Don’t Underestimate the Power of Storytelling


Once the master narrative is developed, a communicator must support that story carefully and thoughtfully.One way to tell a masterful story is underpin the message with compelling and memorable symbols that are relevant to the audience.


For instance, former Democratic presidential candidate Bernie Sanders didn’t make his campaign about him. He made his campaign all about his supporters (largely younger voters) and their future.  Sanders selected three issues to discuss and made those messages clear: income and equality,debt-free college financing and getting big money out of government. In turn, Sanders’ campaign message of taking from the rich and giving to the poor became a powerful symbol for his supporters: Robin Hood.


Authenticity Matters


It’s all about being who you are. That means the good and the bad, the strengths and the weaknesses. To resonate and be authentic with audiences, companies and brands must be true to what they believe and genuine in their connection with their audiences.


For example, Carter explained how Democratic presidential nominee Hillary Clinton can, at times, come across as inauthentic when trying to show humor or compassion. However, during an interview on The Ellen DeGeneres Show, a young girl meets Clinton and says that she wants grow up to be president of the United States. Ellen gives the girl a blue pint-sized pantsuit to match the exact one Clinton wears on the show that day (a nod to her often-critisized pantsuits). Later in the show, the little girl is dressed in the blue suit and Clinton’s non-verbal communication and interactions with the child show her having fun and being authentic without any staging.


Carter reinforced that companies and brands are often criticized for not connecting deeply enough with their audiences and getting to the heart of what people want to know. Stories must be real and come from the heart.


Control the Message


When a story whirls out of control, communicators must stop and listen to what the public is saying in response to that narrative. Carter referenced specifically former Republican presidential candidates, Ted Cruz and John Kasich, and their attempt at an alliance in the final days of the Republican presidential nomination race. Instead of both candidates uniting and coordinating their campaign strategies and communication efforts, they lost control of the central message and delivered mixed messages.. Ultimately, neither succeeded in communicating the story they were trying to share, which was that together they were representing the approximate 60 percent of voters who did not want Trump.

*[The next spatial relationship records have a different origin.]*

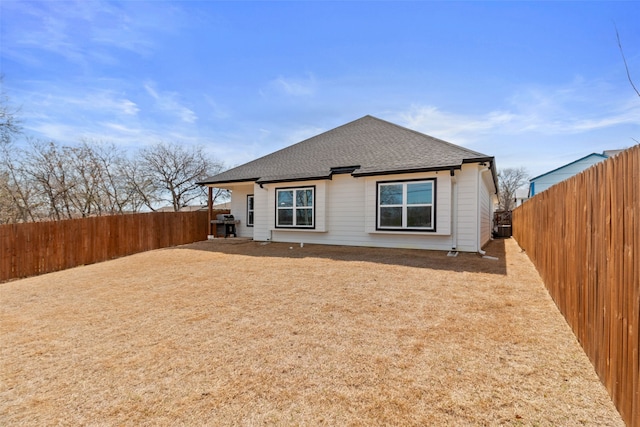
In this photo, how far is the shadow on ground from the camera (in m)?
6.81

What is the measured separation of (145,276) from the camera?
6.61 m

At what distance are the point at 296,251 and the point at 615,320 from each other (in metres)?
8.08

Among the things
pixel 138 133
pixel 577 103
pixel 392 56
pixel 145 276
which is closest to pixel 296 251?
pixel 145 276

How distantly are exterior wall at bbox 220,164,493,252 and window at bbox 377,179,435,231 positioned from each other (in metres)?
0.16

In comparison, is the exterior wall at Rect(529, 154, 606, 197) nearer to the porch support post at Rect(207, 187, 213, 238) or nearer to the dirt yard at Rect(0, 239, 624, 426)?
the porch support post at Rect(207, 187, 213, 238)

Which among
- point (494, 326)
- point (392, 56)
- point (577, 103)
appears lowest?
point (494, 326)

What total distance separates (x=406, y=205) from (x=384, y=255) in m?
1.88

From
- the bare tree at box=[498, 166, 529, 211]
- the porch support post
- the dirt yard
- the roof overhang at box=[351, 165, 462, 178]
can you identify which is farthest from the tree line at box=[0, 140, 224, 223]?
the bare tree at box=[498, 166, 529, 211]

Telling a masterful story can bridge communities and influence  behavior change for a greater vision.  In the end, the intent of the message doesn’t matter as much how as how an audience interprets that message. As communicators, if we continue to practice and sharpen our skills and think beyond the basic language rules of transferring information and think more about the human connection our messages can carry, then we will be more effective in achieving our objectives.

Lee Carter and PN's Shelly Spoeth

Shelly Spoeth and Lee Carter


  1. Cj Heard

    Great blog! Control The Message. Might as well be one of the 48 Laws of Power.

  2. Rosemarie Martinez

    Great pointers. This is what I call Communication with a purpose. Connecting with audiences (sometimes that means speaking in their native language) is more important that plainly talking to them. Words mean nothing unless we are authentic about believing the message.